I apologize to Valerie Jarrett and to all Americans. I am truly sorry for making a bad joke about her politics and her looks. I should have known better. Forgive me-my joke was in bad taste.
— Roseanne Barr (@therealroseanne) May 29, 2018
Rosanne asked for forgiveness, it should be given, but as in all things in life, there are consequences, thus ABC shut down her show, she was the star of it, that I also equally support. But I also reserve the right to ask why they are so quick to judge, yet refuse to deal in the same way with others? Equality, something all love to speak about, so quick to condemn if not given, yet so slow to give out to others.
But I wish to give a caution out with this, this is by no means a free pass to say that no one can criticize Islam, I will continue to do so, and will do it as long as I see continued wrong done by them, Islam is not a race, to claim criticism of the FAITH has anything to do with racism is nonsense, but I also hope for the day when the violance you see in the Koran is done away with, rejected, just like some of the violance in my own holy writings, they have no place in our modern world. I will continue to reject tweets and comments like this:
•Where Roseanne peddles anti-Muslim bigotry and racism by calling Valerie Jarrett an "ape baby."
•But please tell me more about Roseanne's show "confronting" her own Islamophobia?
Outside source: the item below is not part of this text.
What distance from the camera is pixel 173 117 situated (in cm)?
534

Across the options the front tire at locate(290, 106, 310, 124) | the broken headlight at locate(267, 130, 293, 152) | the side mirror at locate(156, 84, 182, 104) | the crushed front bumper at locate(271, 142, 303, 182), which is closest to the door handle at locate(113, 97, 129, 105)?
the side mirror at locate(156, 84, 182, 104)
White privilege is being an open racist & Islamophobe & still getting a prime time TV spot. https://t.co/6xd2a20kIy
— Qasim Rashid, Esq. (@MuslimIQ) May 29, 2018
While I have an issue with the statement, to act like it is a phobia that causes one to call out terrorist groups, groups like the Muslim Brotherhood with ties to Al Qaeda, Islamic Jihad, Hezbollah, and Hamas is pure nonsense, they aren’t any better than ISIS, and no one has a problem when people call out them. All movements and all faiths should be open to condemnation and questions when they terrorize people, something the Muslim Brotherhood has done since its founding.